Selected text =
The Things That Matter

I found out today that one of my Mom’s best friends has Stage 4 terminal cancer. It’s not the sort of cancer where she will be dead tomorrow, but now… cause of death is known for when it happens. I wish not to be blase about this, but seeing as this is knowledge in advance of the death versus a sudden death, it’s strangely “easier” to deal with.

No, I’m not glad about it. No, she’s not in extreme pain or such. There are plenty of medications that she is on, and she just had brain surgery to relieve one of the tumors, but she’s still alive. She does have a great attitude about it, all things considering. I don’t think that it is less usual anymore for people to know in advance that they only have so long to live. I’m also a little surprised that I’m dealing with it as well as I am. Over the last seven years, there have been eight deaths. Some sudden, some not-as sudden. Call it preparation for part of what may lay ahead.

I’m also not scared about where she is going. It’s not trust in a dead religion. It’s that I know what needs to happen to “go to heaven.” It’s rather plainly spelled out in the doctrine of my Church and it’s not the effect of a frenzied mind that I believe it. It’s being true and knowing that there is more than life here. Life is more than simply the efforts of the natural creature eking out a living from point A to B. There’s a lot more to it than that. Lifting my head above that mess, there is a light and it is real.

It’s hard to think that there are people who refuse to believe in anything. Not sure whether that is selfishness in that they don’t want to follow anything outside of themselves and basic ethics of the land, or if it is a fear of responsibility once they figure out that there is a God. It’s not just some step in AA. Belief in a higher power is a fundamental principle of society- family is part of it, and without God (whatever religion, so long as it’s not Satanic) I don’t know how people make it from day-to-day.

Better said, denying God, I don’t know people survive. So much of my thinking, so much of my decision-making processes… you come to know who God is, and how He acts over time and experience, and see that He honestly leads you in better paths than you may choose for yourself. Good things or bad things… events change, but God does not.

To do =
A - According to the post about a friend's terminal cancer, how many deaths have there been over the last seven years?
B - Carry the post about a friend's terminal cancer forward from its last sentence.

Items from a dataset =
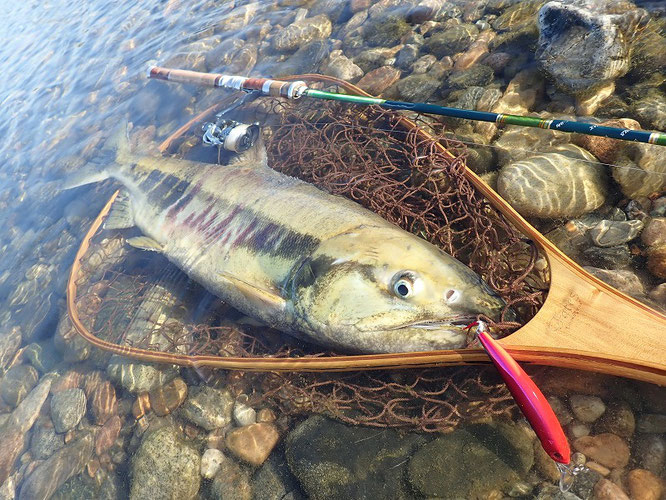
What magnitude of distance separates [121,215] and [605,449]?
7320mm

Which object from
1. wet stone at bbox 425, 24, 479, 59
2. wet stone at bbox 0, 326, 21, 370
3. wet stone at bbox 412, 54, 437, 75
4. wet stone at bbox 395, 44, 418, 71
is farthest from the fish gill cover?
wet stone at bbox 425, 24, 479, 59

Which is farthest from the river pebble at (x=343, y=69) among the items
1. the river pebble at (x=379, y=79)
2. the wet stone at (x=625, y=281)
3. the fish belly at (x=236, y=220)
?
the wet stone at (x=625, y=281)

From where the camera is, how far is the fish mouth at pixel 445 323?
3.11m

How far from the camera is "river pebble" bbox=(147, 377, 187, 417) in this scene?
197 inches

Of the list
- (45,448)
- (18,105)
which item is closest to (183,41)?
(18,105)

Answers below =
A - Eight.

B -
So back to heaven and hell. Yes, both places exist. The fundamental core doctrines of Christianity agree to that. From there, I have an innate confidence born of testimony from God that there are certain things needed for returning to live with God, and I know that my friend is about as okay as you can get in this regard. There is so much confusion in the world which the gospel makes clear.

The rock solid base is that the truth is what it is, and the gospel is true. My friend and I discussed her death a little, but neither of us freaked out about it. You freak out when you don’t know either a) where people may go after mortality is over, or b) when you really don’t know where you stand before God. Is she Polly Perfect? Nope. Is she working hard, has her heart in the right place, and trying her utmost to be the person that God wants her to be? Yep.

For all of the philosophizing away that many people try to do, God exists. He loves us (His children), and there’s nothing that other people try to say or do that changes that. It doesn’t make His children unaccountable, and it doesn’t eliminate need for grace and for personal righteousness. There are more tools in the bag, and a better chance of having the right tool at the right time. That’s what religion does. Things work better when there is functioning religion centered in Jesus Christ. I like people from all the faiths encountered to this point who wish to be good people, and I treasure truth more than life.

So that’s what matters. Friends who are family, and understanding each of our fundamental roles in the various aspects of life.